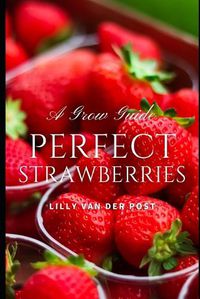Cover image for Perfect Strawberries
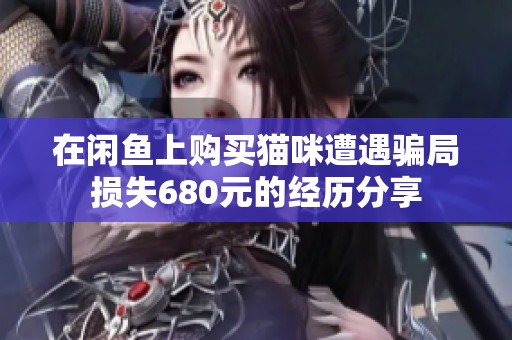 在闲鱼上购买猫咪遭遇骗局损失680元的经历分享
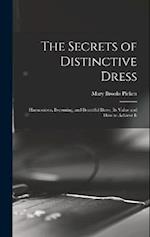 The Secrets of Distinctive Dress: Harmonious, Becoming, and Beautiful Dress, Its Value and How to Achieve It 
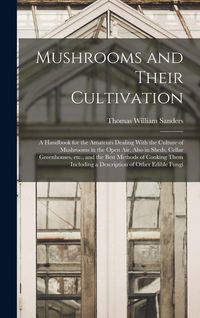 Produktbild: Mushrooms and Their Cultivation; a Handbook for the Amateurs Dealing With the Culture of Mushrooms in the Open air, Also in Sheds, Cellar Greenhouses,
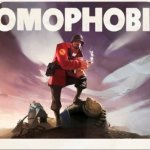 Soldier TF2 Homophobia | image tagged in soldier tf2 homophobia | made w/ Imgflip meme maker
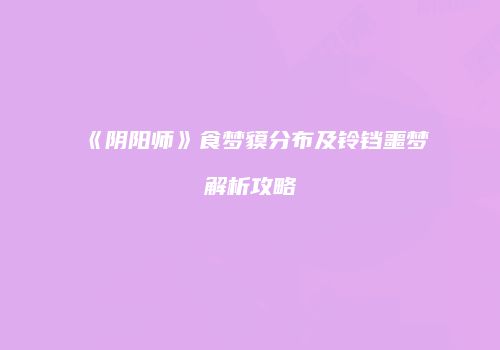 《阴阳师》食梦貘分布及铃铛噩梦解析攻略
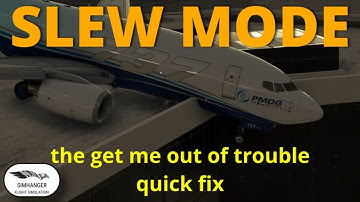 SLEW MODE | MSFS Essentials Part 1 | How to Guide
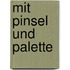 Mit Pinsel und Palette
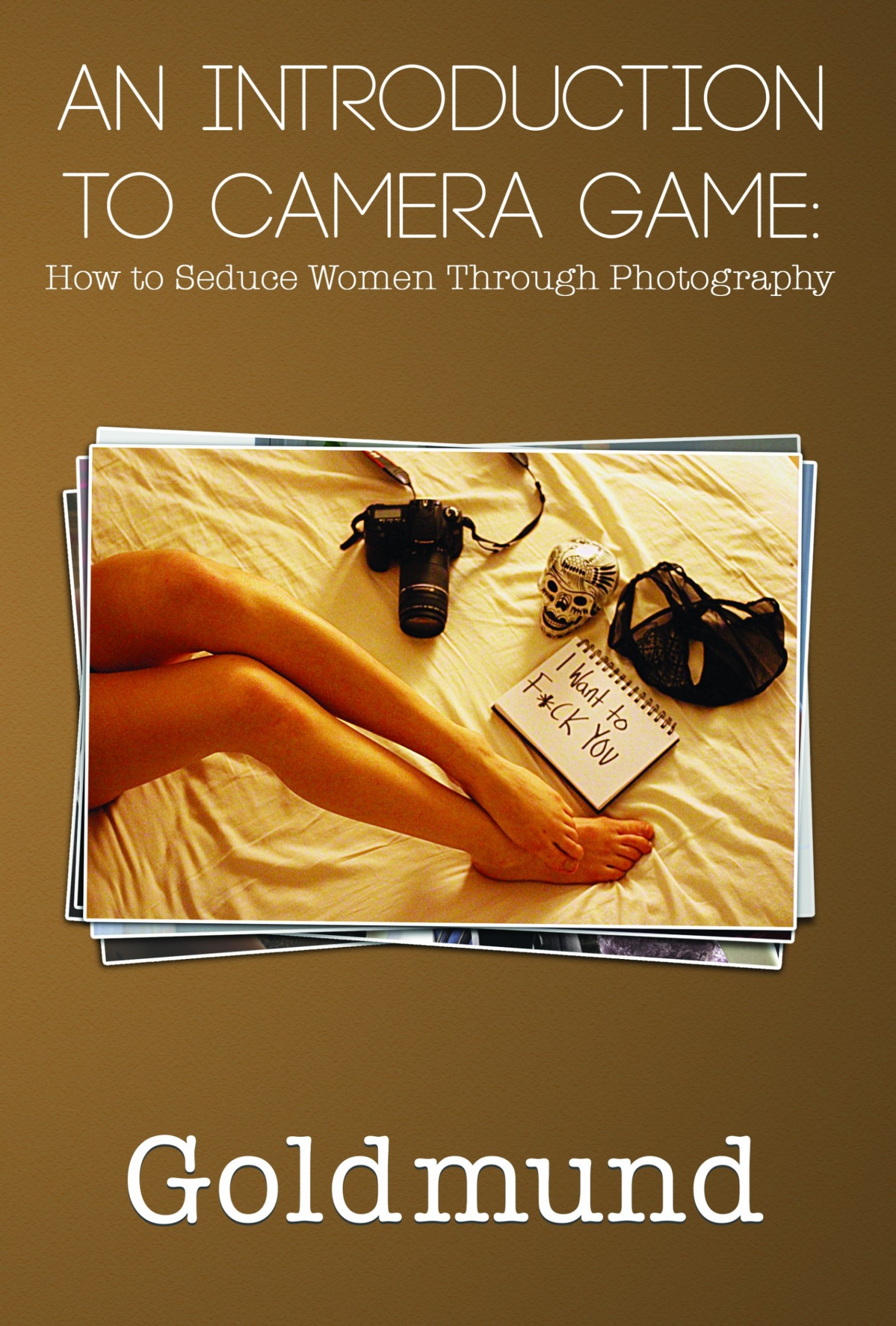 An Introduction to Camera Game: How to Seduce Women Through Photography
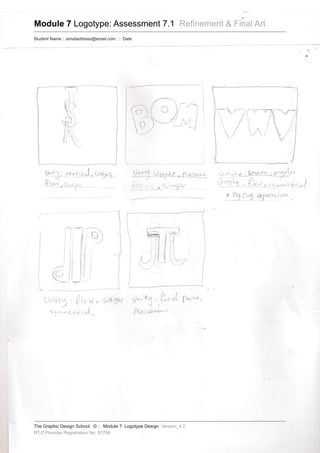 Module 7 Logotype: Assessment 7.1 Refinement & Final Art
Student Name :: emailaddress@email.com :: Date
The Graphic Design School © :: Module 7: Logotype Design Version_4.0
RT O Provider Registration No: 91706
 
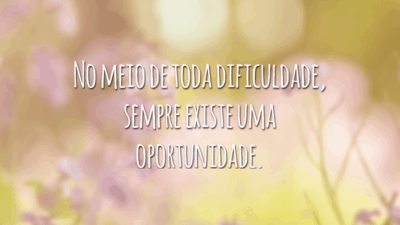 No meio de toda dificuldade, sempre existe uma oportunidade.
--*--
Reproduce the listing above only between the lines holding "在闲鱼上购买猫咪遭遇骗局损失680元的经历分享" and "Mit Pinsel und Palette", inclusive. Every line must match exactly, and pictures are dropped.

Problem solution —
 在闲鱼上购买猫咪遭遇骗局损失680元的经历分享
 The Secrets of Distinctive Dress: Harmonious, Becoming, and Beautiful Dress, Its Value and How to Achieve It 
 Produktbild: Mushrooms and Their Cultivation; a Handbook for the Amateurs Dealing With the Culture of Mushrooms in the Open air, Also in Sheds, Cellar Greenhouses,
 Soldier TF2 Homophobia | image tagged in soldier tf2 homophobia | made w/ Imgflip meme maker
 《阴阳师》食梦貘分布及铃铛噩梦解析攻略
 SLEW MODE | MSFS Essentials Part 1 | How to Guide
 Mit Pinsel und Palette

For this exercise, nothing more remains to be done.